What the task asks » Give the data again exactly as it appears.

Dataset records »
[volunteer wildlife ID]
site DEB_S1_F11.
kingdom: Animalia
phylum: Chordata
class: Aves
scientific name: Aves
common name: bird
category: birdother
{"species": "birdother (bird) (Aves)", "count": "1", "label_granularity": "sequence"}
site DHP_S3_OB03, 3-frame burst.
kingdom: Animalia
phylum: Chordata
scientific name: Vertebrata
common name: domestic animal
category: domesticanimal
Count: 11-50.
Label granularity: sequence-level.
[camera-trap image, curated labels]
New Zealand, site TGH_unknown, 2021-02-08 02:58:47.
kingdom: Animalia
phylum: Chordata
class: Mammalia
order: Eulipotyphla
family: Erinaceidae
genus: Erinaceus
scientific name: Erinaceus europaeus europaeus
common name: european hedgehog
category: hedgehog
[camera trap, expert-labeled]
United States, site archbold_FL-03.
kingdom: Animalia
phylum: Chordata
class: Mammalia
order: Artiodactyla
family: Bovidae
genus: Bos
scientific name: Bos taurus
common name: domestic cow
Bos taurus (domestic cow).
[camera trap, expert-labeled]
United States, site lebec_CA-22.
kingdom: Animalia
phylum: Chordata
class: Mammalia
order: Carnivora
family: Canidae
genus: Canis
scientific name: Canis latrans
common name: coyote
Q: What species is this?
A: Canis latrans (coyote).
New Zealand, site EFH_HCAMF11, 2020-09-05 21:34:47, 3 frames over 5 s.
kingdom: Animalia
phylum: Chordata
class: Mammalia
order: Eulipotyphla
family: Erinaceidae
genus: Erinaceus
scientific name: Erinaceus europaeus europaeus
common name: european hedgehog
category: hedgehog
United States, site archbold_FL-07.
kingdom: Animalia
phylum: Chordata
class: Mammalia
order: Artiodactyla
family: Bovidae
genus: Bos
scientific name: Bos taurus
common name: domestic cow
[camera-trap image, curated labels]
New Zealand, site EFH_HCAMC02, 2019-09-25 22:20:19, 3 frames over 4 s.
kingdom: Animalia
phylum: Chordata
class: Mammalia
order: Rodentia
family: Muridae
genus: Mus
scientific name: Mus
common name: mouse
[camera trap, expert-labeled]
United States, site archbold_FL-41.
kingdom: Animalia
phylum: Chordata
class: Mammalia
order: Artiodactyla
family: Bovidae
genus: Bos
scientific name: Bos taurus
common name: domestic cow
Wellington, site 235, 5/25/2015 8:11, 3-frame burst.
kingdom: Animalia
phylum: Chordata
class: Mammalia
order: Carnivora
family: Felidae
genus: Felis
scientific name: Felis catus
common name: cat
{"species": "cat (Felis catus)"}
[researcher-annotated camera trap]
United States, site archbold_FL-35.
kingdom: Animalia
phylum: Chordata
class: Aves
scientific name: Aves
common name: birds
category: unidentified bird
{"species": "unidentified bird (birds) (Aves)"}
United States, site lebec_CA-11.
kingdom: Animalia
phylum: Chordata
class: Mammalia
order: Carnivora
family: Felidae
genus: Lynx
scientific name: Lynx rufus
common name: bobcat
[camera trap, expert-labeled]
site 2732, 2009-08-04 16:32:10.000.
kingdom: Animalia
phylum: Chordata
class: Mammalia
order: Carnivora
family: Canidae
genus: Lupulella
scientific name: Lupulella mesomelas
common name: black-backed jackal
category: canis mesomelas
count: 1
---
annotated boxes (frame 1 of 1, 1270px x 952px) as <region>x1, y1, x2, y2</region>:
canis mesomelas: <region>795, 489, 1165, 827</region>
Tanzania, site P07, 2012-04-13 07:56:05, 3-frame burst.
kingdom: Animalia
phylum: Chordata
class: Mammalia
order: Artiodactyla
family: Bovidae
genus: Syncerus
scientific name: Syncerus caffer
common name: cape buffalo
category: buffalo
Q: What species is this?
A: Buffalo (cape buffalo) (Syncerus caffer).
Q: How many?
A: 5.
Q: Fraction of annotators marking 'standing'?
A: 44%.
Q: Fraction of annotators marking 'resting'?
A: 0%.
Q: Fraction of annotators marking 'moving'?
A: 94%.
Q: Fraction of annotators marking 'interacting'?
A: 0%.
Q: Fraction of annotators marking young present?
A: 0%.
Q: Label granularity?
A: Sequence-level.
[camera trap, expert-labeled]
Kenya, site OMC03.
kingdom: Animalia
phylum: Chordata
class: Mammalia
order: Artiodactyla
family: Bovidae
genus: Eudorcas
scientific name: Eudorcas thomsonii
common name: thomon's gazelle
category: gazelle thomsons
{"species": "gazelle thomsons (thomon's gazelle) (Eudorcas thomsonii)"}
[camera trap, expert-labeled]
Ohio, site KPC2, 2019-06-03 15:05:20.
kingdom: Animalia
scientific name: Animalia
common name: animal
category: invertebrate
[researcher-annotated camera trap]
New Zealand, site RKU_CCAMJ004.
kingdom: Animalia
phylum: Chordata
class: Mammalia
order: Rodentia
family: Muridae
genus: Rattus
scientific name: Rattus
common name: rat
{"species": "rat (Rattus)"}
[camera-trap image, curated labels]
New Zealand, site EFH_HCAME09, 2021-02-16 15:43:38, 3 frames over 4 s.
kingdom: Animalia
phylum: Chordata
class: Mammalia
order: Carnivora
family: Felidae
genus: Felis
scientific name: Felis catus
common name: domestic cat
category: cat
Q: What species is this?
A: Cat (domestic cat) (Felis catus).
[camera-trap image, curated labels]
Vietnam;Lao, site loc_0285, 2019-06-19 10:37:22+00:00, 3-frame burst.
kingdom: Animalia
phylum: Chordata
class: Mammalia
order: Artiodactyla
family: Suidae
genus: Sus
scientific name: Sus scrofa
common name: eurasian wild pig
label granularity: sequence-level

Response area »
[volunteer wildlife ID]
site DEB_S1_F11.
kingdom: Animalia
phylum: Chordata
class: Aves
scientific name: Aves
common name: bird
category: birdother
{"species": "birdother (bird) (Aves)", "count": "1", "label_granularity": "sequence"}
site DHP_S3_OB03, 3-frame burst.
kingdom: Animalia
phylum: Chordata
scientific name: Vertebrata
common name: domestic animal
category: domesticanimal
Count: 11-50.
Label granularity: sequence-level.
[camera-trap image, curated labels]
New Zealand, site TGH_unknown, 2021-02-08 02:58:47.
kingdom: Animalia
phylum: Chordata
class: Mammalia
order: Eulipotyphla
family: Erinaceidae
genus: Erinaceus
scientific name: Erinaceus europaeus europaeus
common name: european hedgehog
category: hedgehog
[camera trap, expert-labeled]
United States, site archbold_FL-03.
kingdom: Animalia
phylum: Chordata
class: Mammalia
order: Artiodactyla
family: Bovidae
genus: Bos
scientific name: Bos taurus
common name: domestic cow
Bos taurus (domestic cow).
[camera trap, expert-labeled]
United States, site lebec_CA-22.
kingdom: Animalia
phylum: Chordata
class: Mammalia
order: Carnivora
family: Canidae
genus: Canis
scientific name: Canis latrans
common name: coyote
Q: What species is this?
A: Canis latrans (coyote).
New Zealand, site EFH_HCAMF11, 2020-09-05 21:34:47, 3 frames over 5 s.
kingdom: Animalia
phylum: Chordata
class: Mammalia
order: Eulipotyphla
family: Erinaceidae
genus: Erinaceus
scientific name: Erinaceus europaeus europaeus
common name: european hedgehog
category: hedgehog
United States, site archbold_FL-07.
kingdom: Animalia
phylum: Chordata
class: Mammalia
order: Artiodactyla
family: Bovidae
genus: Bos
scientific name: Bos taurus
common name: domestic cow
[camera-trap image, curated labels]
New Zealand, site EFH_HCAMC02, 2019-09-25 22:20:19, 3 frames over 4 s.
kingdom: Animalia
phylum: Chordata
class: Mammalia
order: Rodentia
family: Muridae
genus: Mus
scientific name: Mus
common name: mouse
[camera trap, expert-labeled]
United States, site archbold_FL-41.
kingdom: Animalia
phylum: Chordata
class: Mammalia
order: Artiodactyla
family: Bovidae
genus: Bos
scientific name: Bos taurus
common name: domestic cow
Wellington, site 235, 5/25/2015 8:11, 3-frame burst.
kingdom: Animalia
phylum: Chordata
class: Mammalia
order: Carnivora
family: Felidae
genus: Felis
scientific name: Felis catus
common name: cat
{"species": "cat (Felis catus)"}
[researcher-annotated camera trap]
United States, site archbold_FL-35.
kingdom: Animalia
phylum: Chordata
class: Aves
scientific name: Aves
common name: birds
category: unidentified bird
{"species": "unidentified bird (birds) (Aves)"}
United States, site lebec_CA-11.
kingdom: Animalia
phylum: Chordata
class: Mammalia
order: Carnivora
family: Felidae
genus: Lynx
scientific name: Lynx rufus
common name: bobcat
[camera trap, expert-labeled]
site 2732, 2009-08-04 16:32:10.000.
kingdom: Animalia
phylum: Chordata
class: Mammalia
order: Carnivora
family: Canidae
genus: Lupulella
scientific name: Lupulella mesomelas
common name: black-backed jackal
category: canis mesomelas
count: 1
---
annotated boxes (frame 1 of 1, 1270px x 952px) as <region>x1, y1, x2, y2</region>:
canis mesomelas: <region>795, 489, 1165, 827</region>
Tanzania, site P07, 2012-04-13 07:56:05, 3-frame burst.
kingdom: Animalia
phylum: Chordata
class: Mammalia
order: Artiodactyla
family: Bovidae
genus: Syncerus
scientific name: Syncerus caffer
common name: cape buffalo
category: buffalo
Q: What species is this?
A: Buffalo (cape buffalo) (Syncerus caffer).
Q: How many?
A: 5.
Q: Fraction of annotators marking 'standing'?
A: 44%.
Q: Fraction of annotators marking 'resting'?
A: 0%.
Q: Fraction of annotators marking 'moving'?
A: 94%.
Q: Fraction of annotators marking 'interacting'?
A: 0%.
Q: Fraction of annotators marking young present?
A: 0%.
Q: Label granularity?
A: Sequence-level.
[camera trap, expert-labeled]
Kenya, site OMC03.
kingdom: Animalia
phylum: Chordata
class: Mammalia
order: Artiodactyla
family: Bovidae
genus: Eudorcas
scientific name: Eudorcas thomsonii
common name: thomon's gazelle
category: gazelle thomsons
{"species": "gazelle thomsons (thomon's gazelle) (Eudorcas thomsonii)"}
[camera trap, expert-labeled]
Ohio, site KPC2, 2019-06-03 15:05:20.
kingdom: Animalia
scientific name: Animalia
common name: animal
category: invertebrate
[researcher-annotated camera trap]
New Zealand, site RKU_CCAMJ004.
kingdom: Animalia
phylum: Chordata
class: Mammalia
order: Rodentia
family: Muridae
genus: Rattus
scientific name: Rattus
common name: rat
{"species": "rat (Rattus)"}
[camera-trap image, curated labels]
New Zealand, site EFH_HCAME09, 2021-02-16 15:43:38, 3 frames over 4 s.
kingdom: Animalia
phylum: Chordata
class: Mammalia
order: Carnivora
family: Felidae
genus: Felis
scientific name: Felis catus
common name: domestic cat
category: cat
Q: What species is this?
A: Cat (domestic cat) (Felis catus).
[camera-trap image, curated labels]
Vietnam;Lao, site loc_0285, 2019-06-19 10:37:22+00:00, 3-frame burst.
kingdom: Animalia
phylum: Chordata
class: Mammalia
order: Artiodactyla
family: Suidae
genus: Sus
scientific name: Sus scrofa
common name: eurasian wild pig
label granularity: sequence-level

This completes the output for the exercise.